Tulisan ini mengangkat tema toleransi pedesaan dan potret singkat toleransi masyarakat di Desa Wae Wako, tempat saya tinggal dan mengabdi sekarang ini.
Tapi, sebelum kita merangkak jauh ke sana, saya ingin mengajak pembaca budiman sekalian untuk terlebih dulu mengenal apa itu konsep toleransi, dan seperti apa implementasinya di tengah kehidupan masyarakat umum.
Jika ditilik dari kacamata bahasa, toleransi berasal dari bahasa latin "tolerare", dalam artian kesabaran dan mampu menahan diri. Selain itu, dapat diartikan pula sebagai sikap untuk saling menghormati dan menghargai antarkelompok atau antarindividu dalam lingkup suatu masyarakat.
Pada galibnya, sikap toleransi selalu memberikan efek positif dalam kehidupan bermasyarakat, walaupun keanekaragaman itu muncul dalam ritme kehidupan.
Bangsa Indonesia sejak dahulu kala sudah dikenal sebagai bangsa yang heterogen (majemuk). Hal ini ditandai dengan banyaknya etnis, suku, agama, bahasa, budaya, dan adat-istiadat yang tersebar di seluruh reksa wilayah tanah air.

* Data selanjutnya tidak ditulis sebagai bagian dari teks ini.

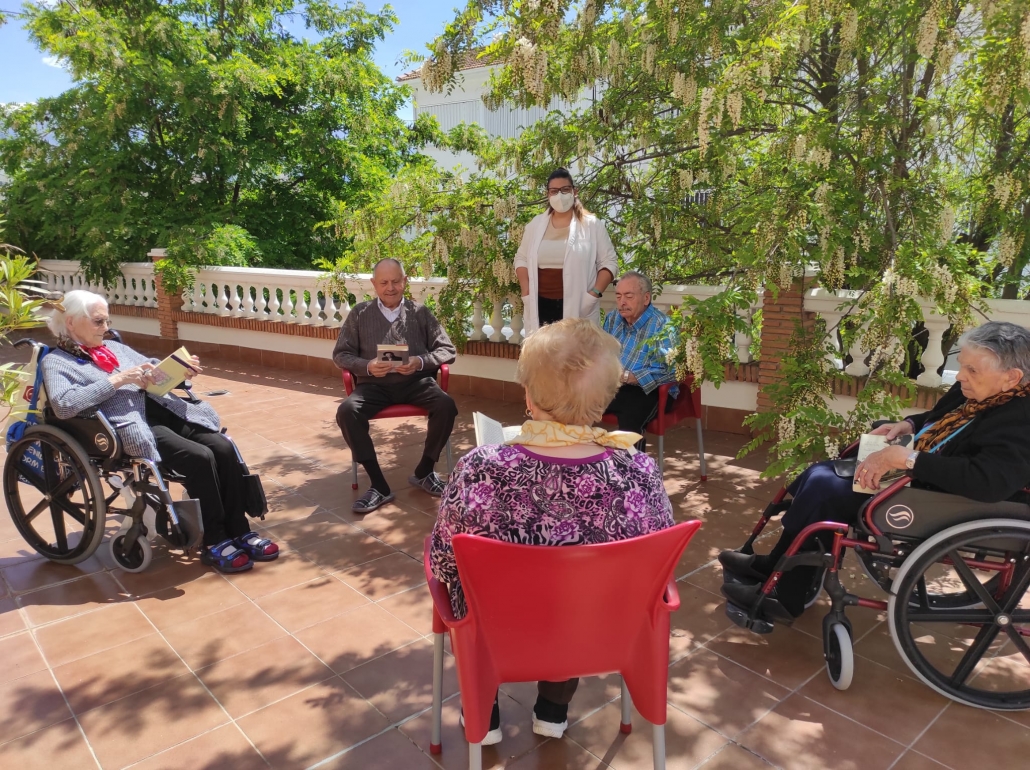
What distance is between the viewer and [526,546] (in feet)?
5.07

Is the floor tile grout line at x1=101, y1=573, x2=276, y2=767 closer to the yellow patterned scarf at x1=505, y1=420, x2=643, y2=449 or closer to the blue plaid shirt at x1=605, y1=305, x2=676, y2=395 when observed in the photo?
the yellow patterned scarf at x1=505, y1=420, x2=643, y2=449

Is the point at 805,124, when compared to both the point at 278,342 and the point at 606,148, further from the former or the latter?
the point at 278,342

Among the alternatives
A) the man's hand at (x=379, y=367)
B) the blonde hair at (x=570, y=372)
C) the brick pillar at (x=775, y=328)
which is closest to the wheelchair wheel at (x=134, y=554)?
the man's hand at (x=379, y=367)

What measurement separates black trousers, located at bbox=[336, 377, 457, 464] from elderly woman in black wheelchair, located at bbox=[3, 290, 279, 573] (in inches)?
31.7

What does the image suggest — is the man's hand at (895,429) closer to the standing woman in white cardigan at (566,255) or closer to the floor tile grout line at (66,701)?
the standing woman in white cardigan at (566,255)

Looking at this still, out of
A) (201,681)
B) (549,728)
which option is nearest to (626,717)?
(549,728)

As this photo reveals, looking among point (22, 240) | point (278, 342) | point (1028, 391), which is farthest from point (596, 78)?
point (22, 240)

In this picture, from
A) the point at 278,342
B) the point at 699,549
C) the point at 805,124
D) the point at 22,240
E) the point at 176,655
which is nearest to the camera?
the point at 176,655

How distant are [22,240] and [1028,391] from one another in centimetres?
1358

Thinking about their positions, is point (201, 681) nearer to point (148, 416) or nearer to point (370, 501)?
point (148, 416)

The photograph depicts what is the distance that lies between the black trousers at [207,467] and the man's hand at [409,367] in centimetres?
111

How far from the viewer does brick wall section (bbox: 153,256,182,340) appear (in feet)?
30.5

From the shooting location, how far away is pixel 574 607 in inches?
65.5

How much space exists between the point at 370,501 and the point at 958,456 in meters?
2.90
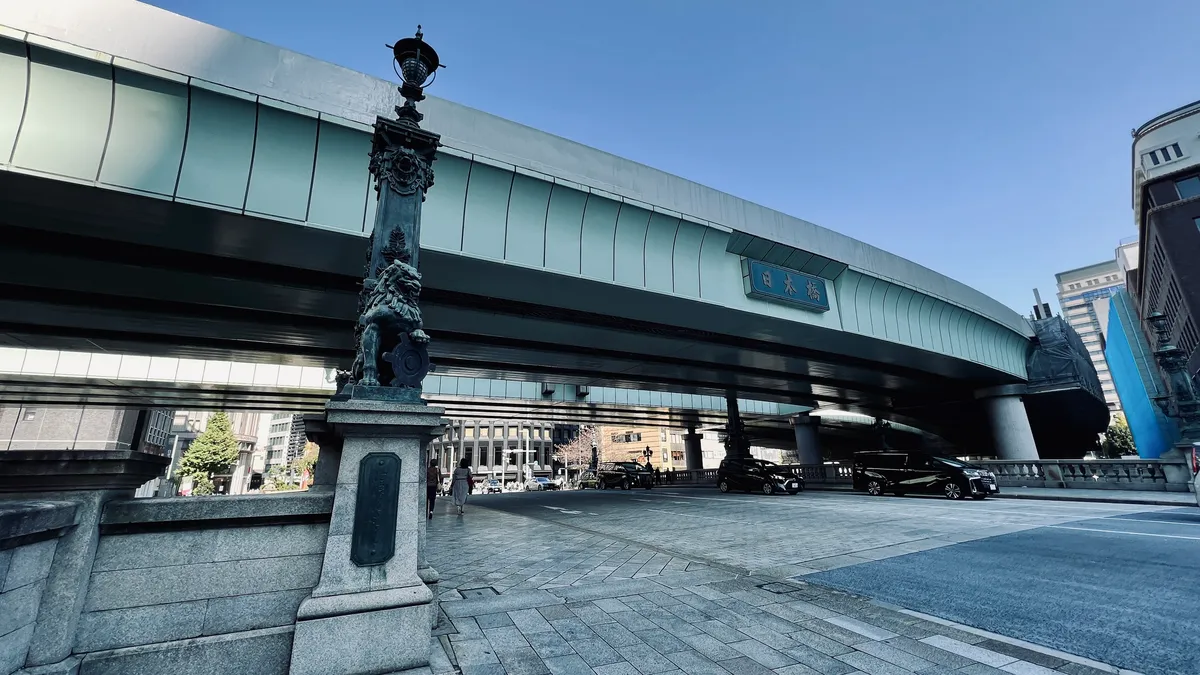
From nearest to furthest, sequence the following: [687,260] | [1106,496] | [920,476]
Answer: [687,260] → [1106,496] → [920,476]

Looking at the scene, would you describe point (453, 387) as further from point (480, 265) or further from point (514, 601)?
point (514, 601)

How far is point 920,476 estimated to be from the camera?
59.1 ft

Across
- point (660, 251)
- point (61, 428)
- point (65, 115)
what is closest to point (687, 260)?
point (660, 251)

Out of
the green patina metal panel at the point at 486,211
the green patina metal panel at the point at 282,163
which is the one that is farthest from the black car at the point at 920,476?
the green patina metal panel at the point at 282,163

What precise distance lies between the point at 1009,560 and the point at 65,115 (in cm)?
1652

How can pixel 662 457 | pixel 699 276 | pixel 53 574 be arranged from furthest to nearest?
pixel 662 457, pixel 699 276, pixel 53 574

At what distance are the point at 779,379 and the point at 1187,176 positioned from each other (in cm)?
4174

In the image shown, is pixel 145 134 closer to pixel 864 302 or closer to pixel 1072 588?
pixel 1072 588

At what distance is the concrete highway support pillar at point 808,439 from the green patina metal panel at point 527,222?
30774mm

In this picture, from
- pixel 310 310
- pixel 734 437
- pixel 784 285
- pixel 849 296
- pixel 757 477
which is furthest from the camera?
pixel 734 437

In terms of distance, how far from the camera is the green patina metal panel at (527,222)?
1109 cm

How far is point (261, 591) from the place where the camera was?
3.71m

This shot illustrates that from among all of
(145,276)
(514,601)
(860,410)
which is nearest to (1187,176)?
(860,410)

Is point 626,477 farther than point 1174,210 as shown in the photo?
No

Jika bicara persoalan agama, negara Indonesia bukanlah sebuah negara teokrasi, melainkan secara konstitusional negara mewajibkan warganya untuk bebas memeluk satu dari beberapa agama yang diakui eksistensinya sebagaimana tercantum di dalam pasal 29 ayat (1) dan (2) UUD 1945.

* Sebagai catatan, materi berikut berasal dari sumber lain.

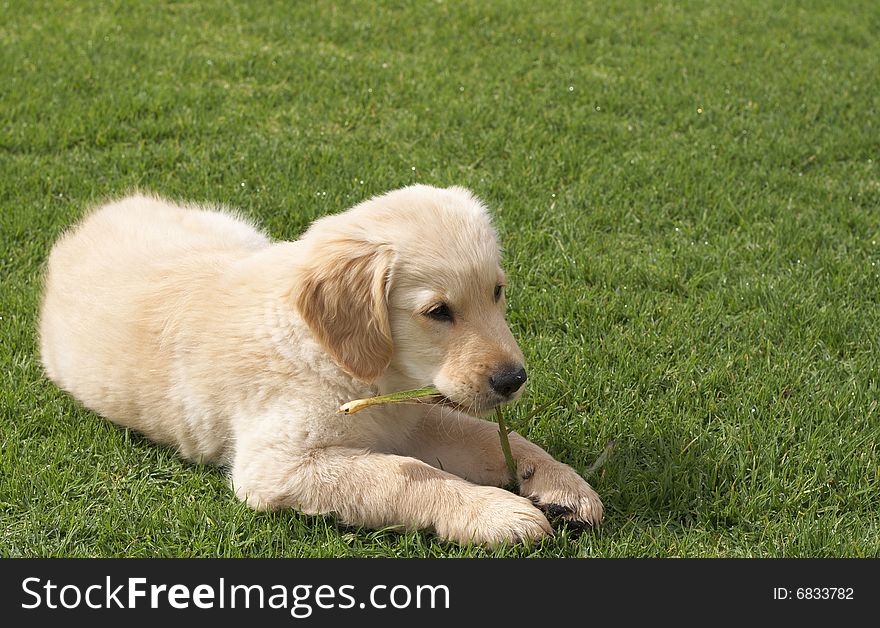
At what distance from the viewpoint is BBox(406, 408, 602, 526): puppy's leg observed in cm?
371

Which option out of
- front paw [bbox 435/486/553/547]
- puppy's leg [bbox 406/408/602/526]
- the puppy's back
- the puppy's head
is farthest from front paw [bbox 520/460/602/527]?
the puppy's back

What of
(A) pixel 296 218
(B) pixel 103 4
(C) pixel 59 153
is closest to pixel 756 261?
(A) pixel 296 218

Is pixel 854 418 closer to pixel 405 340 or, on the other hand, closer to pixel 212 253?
pixel 405 340

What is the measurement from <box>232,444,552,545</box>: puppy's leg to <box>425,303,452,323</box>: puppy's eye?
0.52 metres

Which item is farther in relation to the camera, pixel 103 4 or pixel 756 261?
pixel 103 4

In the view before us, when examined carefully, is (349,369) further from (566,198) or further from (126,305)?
(566,198)

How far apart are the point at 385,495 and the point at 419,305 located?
2.20 ft

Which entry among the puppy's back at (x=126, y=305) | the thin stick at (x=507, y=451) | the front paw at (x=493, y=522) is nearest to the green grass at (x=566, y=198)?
the front paw at (x=493, y=522)

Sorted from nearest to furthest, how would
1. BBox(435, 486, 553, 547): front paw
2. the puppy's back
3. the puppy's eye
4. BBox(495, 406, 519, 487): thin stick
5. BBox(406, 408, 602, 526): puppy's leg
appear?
1. BBox(435, 486, 553, 547): front paw
2. the puppy's eye
3. BBox(406, 408, 602, 526): puppy's leg
4. BBox(495, 406, 519, 487): thin stick
5. the puppy's back

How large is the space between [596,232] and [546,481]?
8.85 feet

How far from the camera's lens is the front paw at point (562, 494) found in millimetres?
3689

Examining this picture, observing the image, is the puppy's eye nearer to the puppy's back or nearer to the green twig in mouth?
the green twig in mouth

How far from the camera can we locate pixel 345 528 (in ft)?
12.2

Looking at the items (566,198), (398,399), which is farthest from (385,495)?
(566,198)
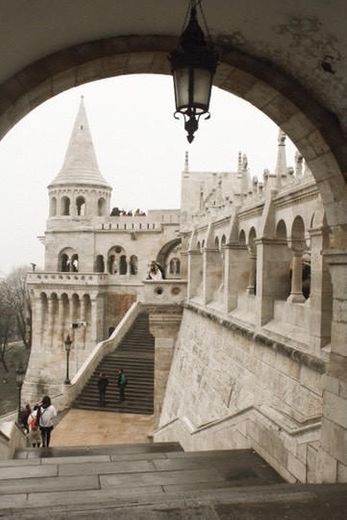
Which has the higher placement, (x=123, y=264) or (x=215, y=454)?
(x=123, y=264)

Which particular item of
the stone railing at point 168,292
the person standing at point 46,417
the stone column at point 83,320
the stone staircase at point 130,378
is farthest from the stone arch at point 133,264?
the person standing at point 46,417

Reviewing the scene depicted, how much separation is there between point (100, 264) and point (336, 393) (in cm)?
2891

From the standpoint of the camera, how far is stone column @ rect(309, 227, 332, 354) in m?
6.62

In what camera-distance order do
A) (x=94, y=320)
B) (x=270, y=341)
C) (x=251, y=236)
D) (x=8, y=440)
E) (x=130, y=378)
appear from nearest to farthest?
(x=8, y=440)
(x=270, y=341)
(x=251, y=236)
(x=130, y=378)
(x=94, y=320)

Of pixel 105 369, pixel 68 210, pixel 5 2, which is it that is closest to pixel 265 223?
pixel 5 2

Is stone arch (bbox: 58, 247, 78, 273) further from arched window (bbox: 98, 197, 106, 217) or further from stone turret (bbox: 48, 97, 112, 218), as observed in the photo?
arched window (bbox: 98, 197, 106, 217)

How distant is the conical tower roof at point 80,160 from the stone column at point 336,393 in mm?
30217

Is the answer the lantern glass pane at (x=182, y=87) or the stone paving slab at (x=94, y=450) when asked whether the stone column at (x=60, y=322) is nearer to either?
the stone paving slab at (x=94, y=450)

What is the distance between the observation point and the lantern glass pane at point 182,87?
3219 millimetres

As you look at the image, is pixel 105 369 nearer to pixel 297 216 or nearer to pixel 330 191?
pixel 297 216

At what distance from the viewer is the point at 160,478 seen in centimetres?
493

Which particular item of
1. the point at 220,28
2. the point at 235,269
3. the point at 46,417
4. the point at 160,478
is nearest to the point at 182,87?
the point at 220,28

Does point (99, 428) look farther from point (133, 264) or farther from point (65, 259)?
point (65, 259)

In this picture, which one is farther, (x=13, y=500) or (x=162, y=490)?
(x=162, y=490)
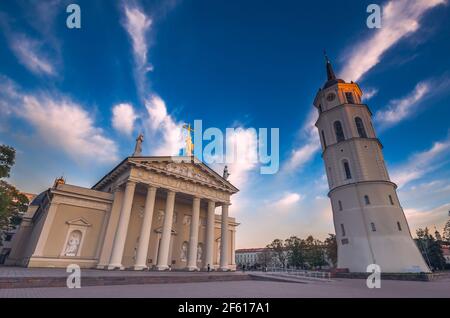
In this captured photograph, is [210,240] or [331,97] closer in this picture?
[210,240]

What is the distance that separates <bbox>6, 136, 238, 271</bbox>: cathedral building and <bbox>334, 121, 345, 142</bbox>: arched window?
14.9 metres

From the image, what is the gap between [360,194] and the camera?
2498 cm

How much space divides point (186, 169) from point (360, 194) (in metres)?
19.3

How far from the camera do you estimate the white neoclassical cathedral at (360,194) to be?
73.0ft

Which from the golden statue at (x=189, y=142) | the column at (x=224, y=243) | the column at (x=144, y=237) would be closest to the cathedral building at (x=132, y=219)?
the column at (x=144, y=237)

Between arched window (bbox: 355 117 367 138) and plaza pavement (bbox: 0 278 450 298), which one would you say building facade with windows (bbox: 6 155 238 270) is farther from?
arched window (bbox: 355 117 367 138)

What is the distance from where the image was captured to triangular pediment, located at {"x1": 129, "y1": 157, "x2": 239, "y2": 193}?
2223 cm

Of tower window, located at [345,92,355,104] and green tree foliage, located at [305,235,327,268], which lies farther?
green tree foliage, located at [305,235,327,268]

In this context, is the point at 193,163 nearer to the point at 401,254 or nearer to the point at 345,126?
the point at 345,126

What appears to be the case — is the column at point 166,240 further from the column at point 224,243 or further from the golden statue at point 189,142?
the column at point 224,243

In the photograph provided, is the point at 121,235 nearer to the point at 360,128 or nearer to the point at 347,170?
the point at 347,170

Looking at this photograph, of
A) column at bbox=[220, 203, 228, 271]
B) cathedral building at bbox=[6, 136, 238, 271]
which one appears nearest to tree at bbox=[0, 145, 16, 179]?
cathedral building at bbox=[6, 136, 238, 271]

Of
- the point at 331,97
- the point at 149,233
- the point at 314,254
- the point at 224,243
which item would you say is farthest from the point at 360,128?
the point at 314,254
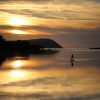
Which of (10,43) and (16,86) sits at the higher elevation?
(16,86)

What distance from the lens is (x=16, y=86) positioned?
108ft

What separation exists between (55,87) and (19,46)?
447ft

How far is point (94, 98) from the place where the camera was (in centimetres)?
2641

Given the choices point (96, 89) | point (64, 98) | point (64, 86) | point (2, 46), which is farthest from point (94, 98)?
point (2, 46)

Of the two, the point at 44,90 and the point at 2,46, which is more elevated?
the point at 44,90

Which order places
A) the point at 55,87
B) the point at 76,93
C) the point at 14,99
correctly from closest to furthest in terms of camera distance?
the point at 14,99, the point at 76,93, the point at 55,87

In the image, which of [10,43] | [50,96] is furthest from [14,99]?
[10,43]

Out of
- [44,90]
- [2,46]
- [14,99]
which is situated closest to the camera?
[14,99]

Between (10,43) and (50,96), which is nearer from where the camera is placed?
(50,96)

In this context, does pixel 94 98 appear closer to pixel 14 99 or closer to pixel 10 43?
pixel 14 99

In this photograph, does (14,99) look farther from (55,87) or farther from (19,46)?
(19,46)

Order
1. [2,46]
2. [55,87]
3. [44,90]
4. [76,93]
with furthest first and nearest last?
1. [2,46]
2. [55,87]
3. [44,90]
4. [76,93]

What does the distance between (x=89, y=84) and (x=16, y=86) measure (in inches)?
227

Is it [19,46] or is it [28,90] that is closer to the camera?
[28,90]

Kenyataan ini dengan sendirinya mengharuskan negara untuk terlibat dalam menata kehidupan beragama. Toleransi umat beragama bisa dikatakan mengkhawatirkan, tatkala kepentingan politik praktis yang selalu dikaitkan dengan  segmentasi keyakinan bisa saja membawa nestapa dan segregasi antarumat beragama.
Menurut Kiai Hasyim Muzadi, kerukunan dan toleransi antarumat beragama di Indonesia harus diperkuat dan terus dipupuk. Konstruksi toleransi agama harus dibangun melalui dialog dan keterbukaan antaragama.
Hampir setiap doktrin agama memberikan ruang atau tempat bagi nilai-nilai universal kemanusiaan yang dapat digunakan semua agama untuk saling membantu dan bekerja sama. Kiai Hasyim (tokoh muslim) Â berpandangan ada beberapa tahapan tidak terciptanya toleransi antar umat beragama.
Fase pertama, tiap-tiap agama berjalan sendiri-sendiri. Setiap umat beragama hanya memikirkan kepentingannya dalam lingkup kepentingan sempit.
Fase kedua, tiap-tiap agama sibuk dengan urusannya sehingga tak ada ruang bagi umat beragama peduli urusan umat lain.